> [Quoted passage]:
Segment Open

Impending Death of Hospitals

What? Merged Hospitals Don’t Deliver Higher Quality!

January 6, 2020

At first, I thought it was a joke.

The healthcare world was supposedly abuzz last week when the New England Journal of Medicine published (on Jan 2, 2020) the report of a study that shows that consolidation in the hospital industry doesn’t lead to higher patient satisfaction or to higher quality.

Gee, who woulda thunk it?

After all, we know that if we want a high quality meal, we don’t go to a 10 table Michelin starred restaurant, we go to a very large and efficient joint, like McDonald’s. Oh, we don’t do that?

Despite what hospitals argue when they’re looking for regulatory and political support, they don’t merge to create quality: They merge to reduce competition and to raise prices.

But mostly they merge because the hospital industry is in chaos.

The number of hospital closures and bankruptcies continues to climb. The percentage of cases flowing out of hospitals to physician-owned, freestanding facilities continues to grow.

As a result, hospitals cling together for survival like B-list actors in a low budget horror movie.

Here are the real lessons for you:

1. Don’t go into the hospital business.

2. Be very wary of allowing a hospital into any physician venture.

3. Don’t hire a hospital administrator to run your physician-owned ASC or other facility (which is another way of looking at point #2).

4. Focus on why the hospital business is in disarray: It no longer has a compelling business model.

And, then, with your free time, consider becoming my collaborator on a research grant request. We’ll study why anyone would perform a study to see if hospital mergers lead to higher quality. Apparently, there’s a lot of money available for this kind of stuff and there’s no reason why we shouldn’t try to get our fair share.

Segment Closed

> [Data to examine]:
Segment Open

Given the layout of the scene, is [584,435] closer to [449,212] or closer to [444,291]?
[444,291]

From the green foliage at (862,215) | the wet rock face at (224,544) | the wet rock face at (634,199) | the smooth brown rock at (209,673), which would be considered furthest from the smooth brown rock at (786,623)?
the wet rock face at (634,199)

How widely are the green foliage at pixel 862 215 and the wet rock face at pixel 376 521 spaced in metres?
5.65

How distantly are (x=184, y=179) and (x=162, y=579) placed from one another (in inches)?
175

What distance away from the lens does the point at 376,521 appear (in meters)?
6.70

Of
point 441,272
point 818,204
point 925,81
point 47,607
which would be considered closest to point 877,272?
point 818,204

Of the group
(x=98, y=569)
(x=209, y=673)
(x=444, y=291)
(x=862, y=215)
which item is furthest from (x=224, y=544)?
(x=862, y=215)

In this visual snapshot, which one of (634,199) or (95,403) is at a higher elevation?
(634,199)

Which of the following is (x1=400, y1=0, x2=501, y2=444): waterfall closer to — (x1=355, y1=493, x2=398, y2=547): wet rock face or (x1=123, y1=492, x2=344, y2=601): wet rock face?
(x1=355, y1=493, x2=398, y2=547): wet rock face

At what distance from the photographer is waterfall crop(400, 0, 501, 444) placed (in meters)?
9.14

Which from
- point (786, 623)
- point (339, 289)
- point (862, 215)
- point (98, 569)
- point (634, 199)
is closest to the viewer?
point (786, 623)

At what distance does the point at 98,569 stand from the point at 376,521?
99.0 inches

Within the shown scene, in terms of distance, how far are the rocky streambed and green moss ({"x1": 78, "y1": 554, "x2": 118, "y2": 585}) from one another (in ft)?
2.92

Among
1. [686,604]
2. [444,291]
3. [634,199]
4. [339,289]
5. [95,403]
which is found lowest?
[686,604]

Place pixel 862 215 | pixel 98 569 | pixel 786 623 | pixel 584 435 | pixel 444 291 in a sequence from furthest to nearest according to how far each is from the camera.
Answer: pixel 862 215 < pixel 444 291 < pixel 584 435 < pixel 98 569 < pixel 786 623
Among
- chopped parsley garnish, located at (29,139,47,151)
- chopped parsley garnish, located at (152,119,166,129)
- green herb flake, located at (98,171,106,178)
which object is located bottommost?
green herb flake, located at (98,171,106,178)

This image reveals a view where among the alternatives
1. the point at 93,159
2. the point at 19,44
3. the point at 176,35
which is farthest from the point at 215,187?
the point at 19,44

Segment Closed

> [Actions to take]:
A: Answer these questions from the post on hospital mergers, each on its own line:
(i) On what date did the New England Journal of Medicine publish the study report?
(ii) Rather than to create quality, what two aims does the post say hospitals merge for?
(iii) In the fourth lesson, what does the post say the hospital business no longer has?
B: List every numbered lesson that the post on hospital mergers gives to its readers.
C: Retype the post on hospital mergers from "Gee, who woulda" to "don’t do that?".

> [List of answers]:
A:
(i) January 2, 2020
(ii) To reduce competition and to raise prices
(iii) A compelling business model

B:
1. Don't go into the hospital business.
2. Be very wary of allowing a hospital into any physician venture.
3. Don't hire a hospital administrator to run your physician-owned ASC or other facility.
4. Focus on why the hospital business is in disarray: it no longer has a compelling business model.

C:
Gee, who woulda thunk it?

After all, we know that if we want a high quality meal, we don’t go to a 10 table Michelin starred restaurant, we go to a very large and efficient joint, like McDonald’s. Oh, we don’t do that?